But lately I have been reading essays by Macaulay, and came across some passages which brought me up short and made me wonder to what degree a seemingly realpolitik attitude might in truth be a betrayal of principles:
It is the character of such revolutions [by “a people brought up under an intolerant and arbitrary system”] that we always see the worst of them at first. Till men have been some time free, they know not how to use their freedom.
Macaulay likens Liberty to a princess in a tale of Ariosto’s; the story, in which the Princess appears as a serpent, is a variant of ourFrog Prince fairy tale.
At times [Liberty] takes the form of a hateful reptile. She grovels, she hisses, she stings. But woe to those who in disgust shall venture to crush her! And happy are those who, having dared to receive her in her degraded and frightful shape, shall at length be rewarded by her in the time of her beauty and her glory!
There is only one cure for the evils which newly acquired freedom produces; and that cure is freedom. When a prisoner first leaves his cell he cannot bear the light of day: he is unable to discriminate colors, or recognize faces. But the remedy is not to remand him into his dungeon, but to accustom him to the rays of the sun. The blaze of truth and liberty may at first dazzle and bewilder nations which have become half blind in the house of bondage. But let them gaze on, and they will soon be able to bear it. In a few years men learn to reason. The extreme violence of opinions subsides. Hostile theories correct each other. The scattered elements of truth cease to contend, and begin to coalesce. And at length a system of justice and order is educed out of the chaos.
Many politicians of our time are in the habit of laying down as a self-evident proposition, that no people ought to be free till they are fit to use their freedom. The maxim is worthy of the fool in the old story who resolved not to go into the water till he had learnt to swim. If men are to wait for liberty till they become wise and good in slavery, they may indeed wait for ever.
This impassioned passage appears in Macaulay’s essay on Milton, in a discussion about Milton’s acquiescence in the execution of Charles I. Perhaps Macaulay raises the level of his rhetoric because he otherwise would have trouble excusing, explaining, the condoning of regicide by a cultured, classically educated, poetical gentleman like Milton.
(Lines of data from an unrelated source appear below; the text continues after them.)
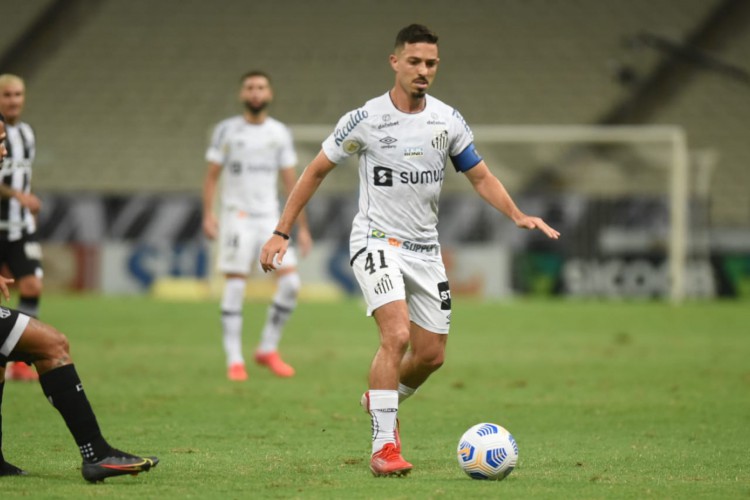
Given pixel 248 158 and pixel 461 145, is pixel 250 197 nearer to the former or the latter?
pixel 248 158

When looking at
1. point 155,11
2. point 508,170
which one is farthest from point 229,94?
point 508,170

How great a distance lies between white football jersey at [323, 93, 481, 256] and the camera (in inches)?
264

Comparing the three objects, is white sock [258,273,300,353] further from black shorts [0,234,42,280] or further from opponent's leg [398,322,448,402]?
opponent's leg [398,322,448,402]

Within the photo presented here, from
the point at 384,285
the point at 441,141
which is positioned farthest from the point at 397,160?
the point at 384,285

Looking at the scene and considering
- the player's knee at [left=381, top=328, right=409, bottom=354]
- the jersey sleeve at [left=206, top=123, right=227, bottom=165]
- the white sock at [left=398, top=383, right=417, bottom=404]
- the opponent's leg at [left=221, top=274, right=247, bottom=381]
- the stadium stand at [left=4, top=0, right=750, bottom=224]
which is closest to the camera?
the player's knee at [left=381, top=328, right=409, bottom=354]

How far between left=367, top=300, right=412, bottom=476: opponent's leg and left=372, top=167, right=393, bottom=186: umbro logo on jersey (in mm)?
695

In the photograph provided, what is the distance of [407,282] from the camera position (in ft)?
22.3

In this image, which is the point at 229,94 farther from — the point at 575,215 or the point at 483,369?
the point at 483,369

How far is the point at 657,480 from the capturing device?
6.09 m

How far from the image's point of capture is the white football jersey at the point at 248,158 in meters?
11.4

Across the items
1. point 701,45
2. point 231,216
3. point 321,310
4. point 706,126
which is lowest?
point 321,310

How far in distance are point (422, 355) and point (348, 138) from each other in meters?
1.29

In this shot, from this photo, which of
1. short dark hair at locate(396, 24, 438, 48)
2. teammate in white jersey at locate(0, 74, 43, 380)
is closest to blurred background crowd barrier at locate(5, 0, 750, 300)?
teammate in white jersey at locate(0, 74, 43, 380)

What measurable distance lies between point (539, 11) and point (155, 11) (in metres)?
8.92
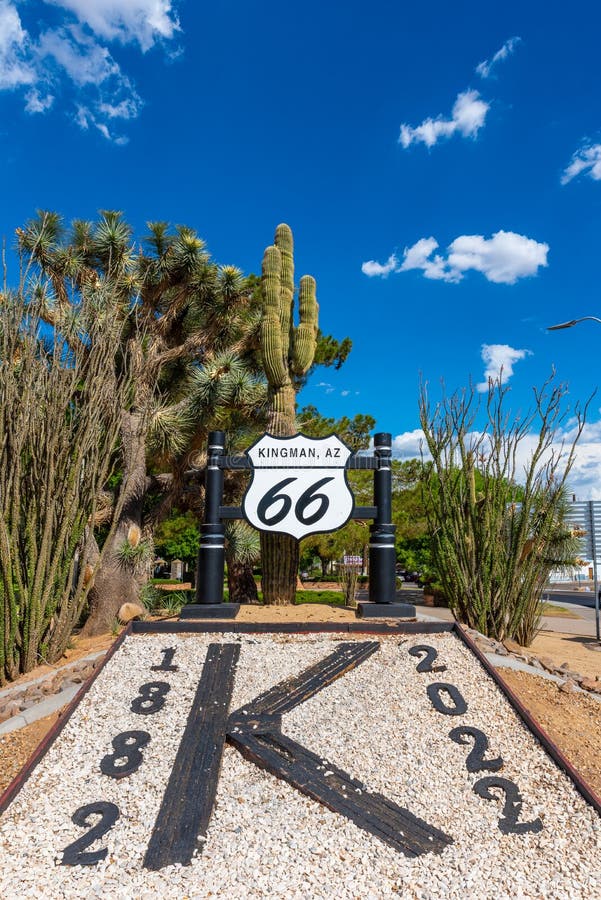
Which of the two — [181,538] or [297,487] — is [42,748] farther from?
[181,538]

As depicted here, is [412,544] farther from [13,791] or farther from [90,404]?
[13,791]

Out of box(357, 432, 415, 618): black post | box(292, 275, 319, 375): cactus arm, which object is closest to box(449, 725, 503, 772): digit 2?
box(357, 432, 415, 618): black post

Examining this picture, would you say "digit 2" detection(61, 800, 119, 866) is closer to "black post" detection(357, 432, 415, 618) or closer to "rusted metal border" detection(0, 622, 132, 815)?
"rusted metal border" detection(0, 622, 132, 815)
In the back of his mind at this moment most probably was not the English Revolution, but the French Revolution, which was still relatively fresh in everyone's mind (like World War II is in ours).
(Comparing the course of the French Revolution with the course, so far, of the Egyptian Revolution, there are obvious broad parallels: an insurrection swells into the popular overthrow of an autocrat; when the dust clears one particular faction is in charge; the government faction infringes on the ideals and ambitions of the other revolutionaries, who combine forces and eject it; a caretaker government takes over, under the aegis of the army, until one officer consolidates enough power to become the new autocrat.)
Macauley was aiming his remarks at all the well-meaning and reasonable people who shook their heads in wise consternation over what had become of the French Revolution. As we shake our heads over the follies of the Egyptians, the Syrians, the Libyans, and the Russians, Ukrainians and Georgians, for that matter, perhaps Macaulay’s peroration on abstract Liberty can keep our hearts in the right place.